TL;DR
A 10-signal ensemble whose signals are all correlated at 0.8 is effectively a 1.5-signal ensemble — its effective degrees of freedom are much lower than the headline count. Most retail "ensemble" systems fail this test silently and compound miscalibration into conviction. The fix is an orthogonality floor: require at least one orthogonal signal among the firing set, where orthogonality is measured by rank-correlation on a fresh validation window. Below: the math, a two-minute diagnostic, and the three orthogonal axes that tend to actually work in practice.
The correlated-ensemble illusion
You build a "10-signal ensemble." Signal A fires when 5-day momentum is positive; Signal B when 10-day momentum is positive; Signal C when 20-day momentum is positive. When all three fire, you feel confident. But A, B, and C all measure the same underlying phenomenon: momentum at different lags. Their outputs are correlated at > 0.8. They are not three signals — they are one signal re-expressed three times.
This is the structural failure of naive ensembles: signal count ≠ signal dimensionality.
Effective degrees of freedom
For a set of binary signals with pairwise correlation matrix R:
dof_eff = N² / (sum of R² elements)
= N² / (N + 2·Σ r_ij²) (for symmetric R)
For 10 signals with average pairwise correlation 0.8: dof_eff ≈ 1.5. For 10 signals with average correlation 0.1: dof_eff ≈ 8.2. A 10-signal ensemble you can credibly call "10 signals" has all pairwise correlations below ~0.15.
The headline count does not matter. Effective dof does.
The orthogonality floor
The production-simple fix: require at least one signal in the firing set to have rank-correlation below a threshold (e.g. 0.2) against the others measured on a held-out window.
import numpy as np
def effective_dof(returns: np.ndarray) -> float:
"""
returns: shape (n_signals, n_observations), each row a signal's pnl series.
"""
if returns.shape[0] == 1:
return 1.0
corr = np.corrcoef(returns)
n = corr.shape[0]
return n ** 2 / (corr ** 2).sum()
def has_orthogonal_signal(corr_matrix: np.ndarray, threshold: float = 0.2) -> bool:
"""
True iff at least one signal is weakly correlated (<= threshold) with every other.
"""
n = corr_matrix.shape[0]
for i in range(n):
others = [abs(corr_matrix[i, j]) for j in range(n) if j != i]
if max(others) <= threshold:
return True
return False
Wire has_orthogonal_signal as a gate in your ensemble scorer. If an idea fires on 5 correlated signals but no orthogonal one, skip it.
The three axes that empirically work
From public quant research and practitioner writeups, signal families that tend to be genuinely orthogonal to each other:
- Price-based (momentum, mean-reversion, volatility breakout, trend persistence) — all variants of "what did price do recently."
- Flow-based (order-book imbalance, volume profile, options dealer positioning, funds flow data) — "who is buying."
- Fundamental / event-based (earnings surprise, filings tone, analyst revision breadth, guidance change) — "what the company said."
A firing set with one price, one flow, one fundamental is a genuinely 3-dimensional ensemble. A firing set with three momentum variants is 1-dimensional. The orthogonality floor catches the difference.
The rank-correlation choice
Pearson correlation is sensitive to outliers and assumes linearity. For signals that emit -1, 0, +1 or noisy continuous scores, use Spearman rank correlation as the orthogonality metric. It captures monotonic relationships without being fooled by heavy-tailed events.
What breaks this
- Look-ahead in validation window. The correlation matrix must be computed on a window with no overlap with the trading period. Retail setups often compute correlation on the whole history including live trades. Not valid.
- Regime change invalidates the correlation matrix. Signals orthogonal in 2019 can become correlated in 2025. Recompute quarterly.

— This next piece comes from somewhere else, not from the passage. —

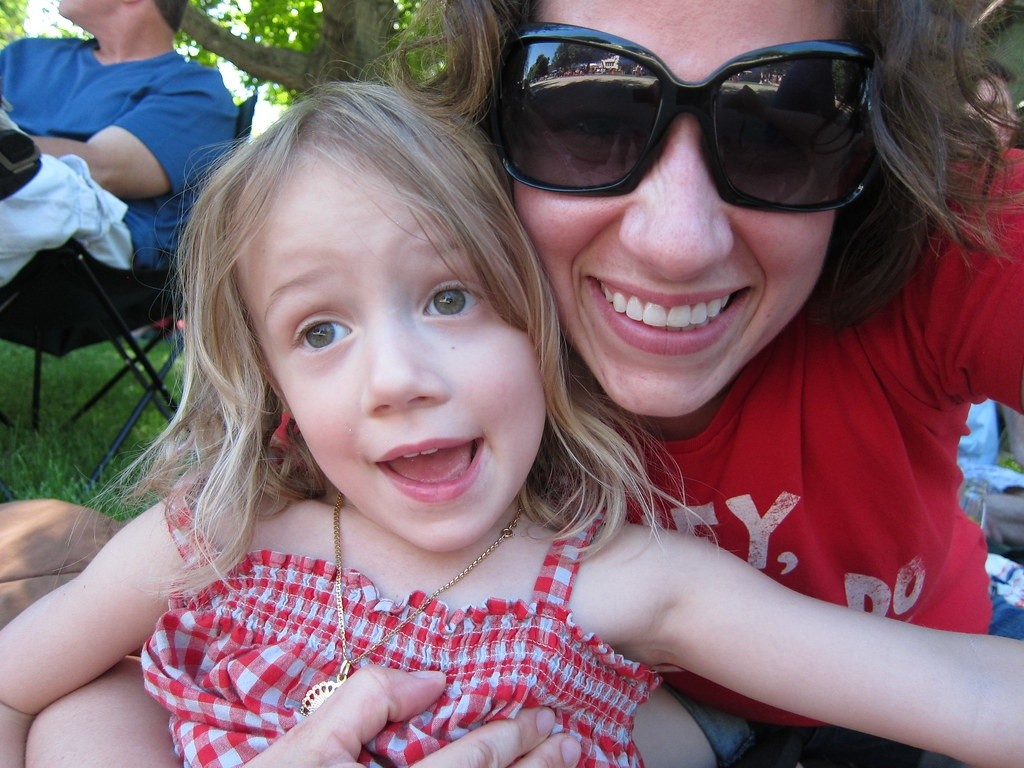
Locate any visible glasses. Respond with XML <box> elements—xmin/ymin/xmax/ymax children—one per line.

- Signal definition drift. If "momentum signal A" changes its parameters over time, historical correlation with "flow signal B" is meaningless. Version your signal definitions.
Connects to
- Backtest Overfitting Score — evaluates whether the IS-best ensemble survives OOS. High orthogonality typically correlates with low PBO; low orthogonality is a prior on high PBO.
- Kelly Sizer — once you have a genuinely orthogonal ensemble, the combined probability is meaningfully different from the single-signal probability, and the Kelly size updates accordingly.
References
- Lopez de Prado, M. (2018). Advances in Financial Machine Learning (Chapter 8 on feature importance).
- Harvey, C. R., Liu, Y., & Zhu, H. (2016). "... and the Cross-Section of Expected Returns." Review of Financial Studies 29(1).
- Kirilenko, A., Kyle, A., Samadi, M., & Tuzun, T. (2017). "The Flash Crash: High-Frequency Trading in an Electronic Market." Journal of Finance 72(3).